» **What is needed**
Please rewrite the data below with "black slatted wall" substituted by "dark slatted wall" throughout, changing nothing else and leaving out the pictures.

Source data
= = = =

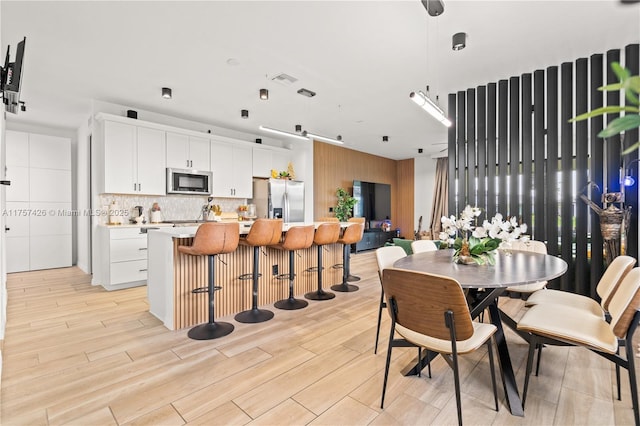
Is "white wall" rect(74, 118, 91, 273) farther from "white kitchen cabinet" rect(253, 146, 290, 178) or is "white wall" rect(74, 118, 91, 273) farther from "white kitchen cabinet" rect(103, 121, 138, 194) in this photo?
"white kitchen cabinet" rect(253, 146, 290, 178)

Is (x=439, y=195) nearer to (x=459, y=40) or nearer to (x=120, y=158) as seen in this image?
(x=459, y=40)

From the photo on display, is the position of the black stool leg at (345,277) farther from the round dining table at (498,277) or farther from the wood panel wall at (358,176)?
the wood panel wall at (358,176)

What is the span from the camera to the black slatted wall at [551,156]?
3.52 meters

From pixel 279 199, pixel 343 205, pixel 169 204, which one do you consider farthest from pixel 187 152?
pixel 343 205

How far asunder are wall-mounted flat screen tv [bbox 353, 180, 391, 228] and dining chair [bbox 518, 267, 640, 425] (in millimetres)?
6427

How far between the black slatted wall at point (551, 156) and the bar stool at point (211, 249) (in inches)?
121

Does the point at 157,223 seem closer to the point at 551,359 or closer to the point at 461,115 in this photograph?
the point at 461,115

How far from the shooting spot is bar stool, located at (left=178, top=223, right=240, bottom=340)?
2912 mm

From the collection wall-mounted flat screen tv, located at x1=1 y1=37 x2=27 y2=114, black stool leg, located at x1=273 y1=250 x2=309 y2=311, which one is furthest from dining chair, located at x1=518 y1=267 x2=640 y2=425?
wall-mounted flat screen tv, located at x1=1 y1=37 x2=27 y2=114

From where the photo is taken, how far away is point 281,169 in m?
7.15

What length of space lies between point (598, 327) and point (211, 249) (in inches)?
113

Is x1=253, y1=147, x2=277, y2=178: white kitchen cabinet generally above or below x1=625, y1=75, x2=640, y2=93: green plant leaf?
above

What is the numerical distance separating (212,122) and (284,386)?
5.03 metres

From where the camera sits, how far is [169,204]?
5734mm
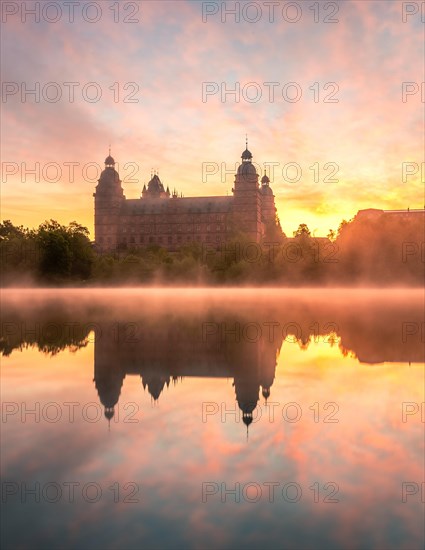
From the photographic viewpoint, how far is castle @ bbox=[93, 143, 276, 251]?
13050 centimetres

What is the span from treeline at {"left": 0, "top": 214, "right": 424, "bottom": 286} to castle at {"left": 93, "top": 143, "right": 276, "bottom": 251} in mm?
45471

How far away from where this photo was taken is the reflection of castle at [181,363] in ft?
30.5

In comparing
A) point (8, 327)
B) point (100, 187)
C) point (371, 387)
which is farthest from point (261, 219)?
point (371, 387)

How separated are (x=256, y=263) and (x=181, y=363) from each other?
201 feet

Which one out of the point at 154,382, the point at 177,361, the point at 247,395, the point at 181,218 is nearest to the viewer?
the point at 247,395

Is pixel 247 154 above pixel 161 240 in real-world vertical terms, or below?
above

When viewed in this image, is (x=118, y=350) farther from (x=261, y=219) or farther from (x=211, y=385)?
(x=261, y=219)

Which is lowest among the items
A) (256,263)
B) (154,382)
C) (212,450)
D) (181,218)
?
(212,450)

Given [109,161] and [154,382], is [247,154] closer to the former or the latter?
[109,161]

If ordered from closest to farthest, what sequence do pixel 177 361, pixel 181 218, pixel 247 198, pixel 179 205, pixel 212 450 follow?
pixel 212 450 → pixel 177 361 → pixel 247 198 → pixel 181 218 → pixel 179 205

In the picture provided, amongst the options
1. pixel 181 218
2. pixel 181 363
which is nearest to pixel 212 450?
pixel 181 363

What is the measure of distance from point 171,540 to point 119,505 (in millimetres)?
750

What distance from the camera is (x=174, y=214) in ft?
468

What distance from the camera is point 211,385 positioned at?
987 centimetres
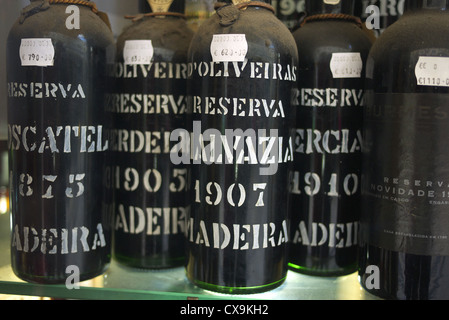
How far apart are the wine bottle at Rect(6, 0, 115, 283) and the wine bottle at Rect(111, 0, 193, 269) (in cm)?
6

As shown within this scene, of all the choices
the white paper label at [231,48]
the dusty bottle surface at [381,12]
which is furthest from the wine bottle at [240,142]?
the dusty bottle surface at [381,12]

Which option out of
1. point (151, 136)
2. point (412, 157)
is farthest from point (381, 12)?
point (151, 136)

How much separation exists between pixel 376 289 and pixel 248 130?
30 centimetres

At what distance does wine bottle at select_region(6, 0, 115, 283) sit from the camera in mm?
722

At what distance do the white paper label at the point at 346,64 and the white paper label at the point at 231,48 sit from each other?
174mm

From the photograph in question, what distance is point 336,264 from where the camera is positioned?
0.82m

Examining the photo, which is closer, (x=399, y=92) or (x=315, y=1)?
(x=399, y=92)

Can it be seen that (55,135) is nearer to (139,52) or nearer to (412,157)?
(139,52)

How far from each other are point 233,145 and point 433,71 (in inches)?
11.4

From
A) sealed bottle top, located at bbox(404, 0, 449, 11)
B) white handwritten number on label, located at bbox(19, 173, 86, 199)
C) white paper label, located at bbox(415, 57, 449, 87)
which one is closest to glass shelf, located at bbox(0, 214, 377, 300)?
white handwritten number on label, located at bbox(19, 173, 86, 199)

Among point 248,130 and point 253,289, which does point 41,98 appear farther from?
point 253,289

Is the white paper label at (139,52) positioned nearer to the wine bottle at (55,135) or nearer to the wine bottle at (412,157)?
the wine bottle at (55,135)
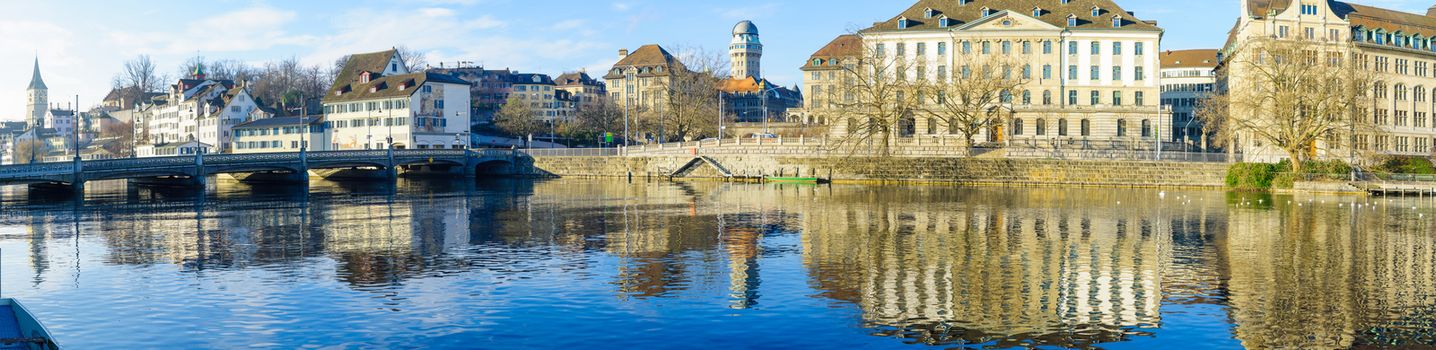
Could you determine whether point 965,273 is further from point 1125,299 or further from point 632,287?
point 632,287

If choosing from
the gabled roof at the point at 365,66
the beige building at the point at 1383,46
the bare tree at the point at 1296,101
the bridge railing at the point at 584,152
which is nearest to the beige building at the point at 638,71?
the gabled roof at the point at 365,66

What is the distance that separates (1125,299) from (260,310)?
18342mm

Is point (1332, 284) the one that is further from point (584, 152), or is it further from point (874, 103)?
point (584, 152)

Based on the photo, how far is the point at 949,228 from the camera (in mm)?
45000

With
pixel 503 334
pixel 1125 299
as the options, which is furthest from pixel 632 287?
pixel 1125 299

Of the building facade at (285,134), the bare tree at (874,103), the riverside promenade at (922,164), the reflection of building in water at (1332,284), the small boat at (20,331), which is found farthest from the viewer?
the building facade at (285,134)

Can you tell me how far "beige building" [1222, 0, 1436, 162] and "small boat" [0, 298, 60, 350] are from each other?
88607mm

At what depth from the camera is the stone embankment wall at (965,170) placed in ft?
266

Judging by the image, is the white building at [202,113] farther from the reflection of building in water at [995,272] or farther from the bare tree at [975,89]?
the reflection of building in water at [995,272]

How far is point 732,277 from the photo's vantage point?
98.7 feet

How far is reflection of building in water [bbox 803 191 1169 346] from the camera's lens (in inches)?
911

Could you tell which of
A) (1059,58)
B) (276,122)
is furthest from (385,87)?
(1059,58)

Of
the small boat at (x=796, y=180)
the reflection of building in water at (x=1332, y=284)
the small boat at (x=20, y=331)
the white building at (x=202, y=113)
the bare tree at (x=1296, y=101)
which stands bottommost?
the reflection of building in water at (x=1332, y=284)

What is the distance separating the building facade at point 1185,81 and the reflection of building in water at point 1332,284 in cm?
10195
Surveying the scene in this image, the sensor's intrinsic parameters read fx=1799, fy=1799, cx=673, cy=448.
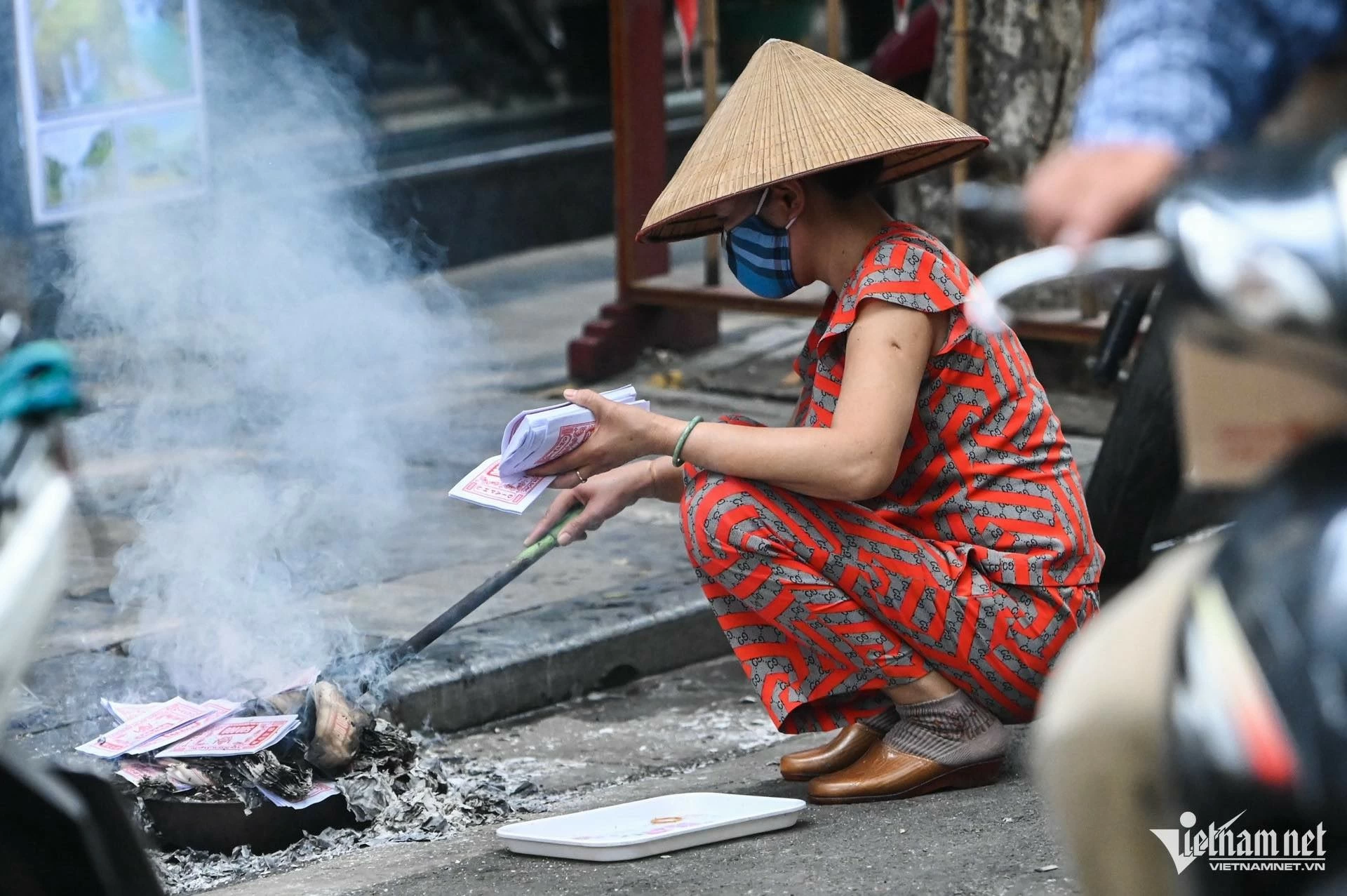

= = = =

» **Reply to the exercise**
Is "white wall" rect(74, 118, 91, 273) farther from "white kitchen cabinet" rect(253, 146, 290, 178) or is "white wall" rect(74, 118, 91, 273) farther from "white kitchen cabinet" rect(103, 121, 138, 194) in this photo?
"white kitchen cabinet" rect(253, 146, 290, 178)

Is (x=439, y=195) nearer to (x=459, y=40) or nearer to (x=120, y=158) as seen in this image?
(x=459, y=40)

From the photo on display, is the position of the black stool leg at (345,277) farther from the round dining table at (498,277) or farther from the wood panel wall at (358,176)?
the wood panel wall at (358,176)

What is the span from the camera to the dark slatted wall at [551,156]?
3.52 meters

From pixel 279 199, pixel 343 205, pixel 169 204, which one do you consider farthest from pixel 187 152?
pixel 343 205

How far asunder are wall-mounted flat screen tv [bbox 353, 180, 391, 228] and dining chair [bbox 518, 267, 640, 425] (in millimetres)?
6427

How far between the dark slatted wall at point (551, 156) and the bar stool at point (211, 249) (in inches)?
121

Does the point at 157,223 seem closer to the point at 551,359 or closer to the point at 461,115 in this photograph?
the point at 461,115

How far from the shooting spot is bar stool, located at (left=178, top=223, right=240, bottom=340)?
2912 mm

From the collection wall-mounted flat screen tv, located at x1=1 y1=37 x2=27 y2=114, black stool leg, located at x1=273 y1=250 x2=309 y2=311, which one is furthest from dining chair, located at x1=518 y1=267 x2=640 y2=425?
wall-mounted flat screen tv, located at x1=1 y1=37 x2=27 y2=114

From where the photo is taken, how far away is point 281,169 in m?
7.15

What length of space lies between point (598, 327) and point (211, 249) (in inches)?
113

Is x1=253, y1=147, x2=277, y2=178: white kitchen cabinet generally above or below x1=625, y1=75, x2=640, y2=93: green plant leaf?
above

What is the numerical distance separating (212,122) and (284,386)?
5.03 metres

From where the camera sits, how far is [169,204]?
5734mm
From the photographic viewpoint, how far is castle @ bbox=[93, 143, 276, 251]?
13050 centimetres

What is the span from treeline at {"left": 0, "top": 214, "right": 424, "bottom": 286} to castle at {"left": 93, "top": 143, "right": 276, "bottom": 251} in mm?
45471

How far away from where this photo was taken is the reflection of castle at [181,363] in ft?
30.5

In comparing
A) point (8, 327)
B) point (100, 187)
C) point (371, 387)
which is farthest from point (261, 219)?
point (371, 387)

How separated are (x=256, y=263) and (x=181, y=363) from each other?
201 feet

Which one out of the point at 154,382, the point at 177,361, the point at 247,395, the point at 181,218 is nearest to the viewer?
the point at 247,395

Is pixel 247 154 above pixel 161 240 in real-world vertical terms, or below?
above

When viewed in this image, is (x=118, y=350) farther from (x=261, y=219) or farther from (x=211, y=385)?
(x=261, y=219)

Which is lowest among the items
A) (256,263)
B) (154,382)
C) (212,450)
D) (181,218)
?
(212,450)

Given [109,161] and [154,382], is [247,154] closer to the former or the latter?
[109,161]

If ordered from closest to farthest, what sequence do pixel 177 361, pixel 181 218, pixel 247 198, pixel 179 205, pixel 212 450 follow?
pixel 212 450 → pixel 177 361 → pixel 247 198 → pixel 181 218 → pixel 179 205

In the picture provided, amongst the options
1. pixel 181 218
2. pixel 181 363
which is nearest to pixel 212 450?
pixel 181 363

What is the measure of distance from point 171,540 to point 119,505 (in millimetres)?
750

What distance from the camera is (x=174, y=214) in ft?
468

What distance from the camera is point 211,385 positioned at?
987 centimetres
How far apart are the wine bottle at Rect(6, 0, 115, 283) and the wine bottle at Rect(111, 0, 193, 269) (in cm)?
6

As shown within this scene, of all the choices
the white paper label at [231,48]
the dusty bottle surface at [381,12]
which is furthest from the wine bottle at [240,142]?
the dusty bottle surface at [381,12]

Which option out of
1. point (151, 136)
2. point (412, 157)
is farthest from point (381, 12)?
point (151, 136)

How much separation exists between pixel 376 289 and pixel 248 130?
30 centimetres

At what distance does wine bottle at select_region(6, 0, 115, 283) sit from the camera in mm?
722

At what distance do the white paper label at the point at 346,64 and the white paper label at the point at 231,48 sit from each other?
174mm

From the photograph in question, what distance is point 336,264 from where the camera is positioned?
0.82m

Examining the photo, which is closer, (x=399, y=92) or (x=315, y=1)?
(x=399, y=92)

Can it be seen that (55,135) is nearer to (139,52) or nearer to (412,157)?
(139,52)

How far from each other are point 233,145 and point 433,71 (in inches)?
11.4

From
A) sealed bottle top, located at bbox(404, 0, 449, 11)
B) white handwritten number on label, located at bbox(19, 173, 86, 199)
C) white paper label, located at bbox(415, 57, 449, 87)
which one is closest to glass shelf, located at bbox(0, 214, 377, 300)?
white handwritten number on label, located at bbox(19, 173, 86, 199)

Among point 248,130 and point 253,289, which does point 41,98 appear farther from?
point 253,289

Is the white paper label at (139,52) positioned nearer to the wine bottle at (55,135) or nearer to the wine bottle at (412,157)?
the wine bottle at (55,135)
Could you determine whether point 965,273 is further from point 1125,299 or further from point 632,287?
point 632,287

If choosing from
the gabled roof at the point at 365,66
the beige building at the point at 1383,46
the bare tree at the point at 1296,101
the bridge railing at the point at 584,152
which is nearest to the beige building at the point at 638,71?
the gabled roof at the point at 365,66

What is the distance that separates (1125,299) from (260,310)?
18342mm

Is point (1332, 284) the one that is further from point (584, 152), or is it further from point (874, 103)?
point (584, 152)

Based on the photo, how far is the point at 949,228 from the camera (in mm)?
45000

With
pixel 503 334
pixel 1125 299
as the options, which is furthest from pixel 632 287?
pixel 1125 299

Of the building facade at (285,134), the bare tree at (874,103), the riverside promenade at (922,164), the reflection of building in water at (1332,284), the small boat at (20,331), which is found farthest from the viewer?
the building facade at (285,134)

Can you tell me how far "beige building" [1222, 0, 1436, 162] and "small boat" [0, 298, 60, 350] are from each other?
88607mm

At what depth from the camera is the stone embankment wall at (965,170) placed in ft?
266

Judging by the image, is the white building at [202,113] farther from the reflection of building in water at [995,272] or farther from the bare tree at [975,89]?
the reflection of building in water at [995,272]

How far is point 732,277 from the photo's vantage point?
98.7 feet

How far is reflection of building in water [bbox 803 191 1169 346] from the camera's lens (in inches)?
911

Could you tell which of
A) (1059,58)
B) (276,122)
is furthest from (385,87)?
(1059,58)

Of
the small boat at (x=796, y=180)
the reflection of building in water at (x=1332, y=284)
the small boat at (x=20, y=331)
the white building at (x=202, y=113)
the bare tree at (x=1296, y=101)
which stands bottommost?
the reflection of building in water at (x=1332, y=284)

What is the distance separating the building facade at point 1185,81 and the reflection of building in water at point 1332,284 in cm?
10195
Surveying the scene in this image, the sensor's intrinsic parameters read fx=1799, fy=1799, cx=673, cy=448.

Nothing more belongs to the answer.